**Records supplied:**
▬▬▬

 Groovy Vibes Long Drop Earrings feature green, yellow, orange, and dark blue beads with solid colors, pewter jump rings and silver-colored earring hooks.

▬▬▬

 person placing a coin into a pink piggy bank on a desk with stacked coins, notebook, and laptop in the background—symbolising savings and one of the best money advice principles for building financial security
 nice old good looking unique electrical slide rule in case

▬▬▬

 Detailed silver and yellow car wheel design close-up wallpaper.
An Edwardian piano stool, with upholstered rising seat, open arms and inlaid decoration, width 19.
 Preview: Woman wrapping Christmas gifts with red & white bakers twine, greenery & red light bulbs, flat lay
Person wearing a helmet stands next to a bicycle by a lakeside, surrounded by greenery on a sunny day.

▬▬▬

**Required work:**
Please extract the rows from the line with "person placing a" up to and including the line with "nice old good", copying each one without any changes.

**Solution to the exercise:**
 person placing a coin into a pink piggy bank on a desk with stacked coins, notebook, and laptop in the background—symbolising savings and one of the best money advice principles for building financial security
 nice old good looking unique electrical slide rule in case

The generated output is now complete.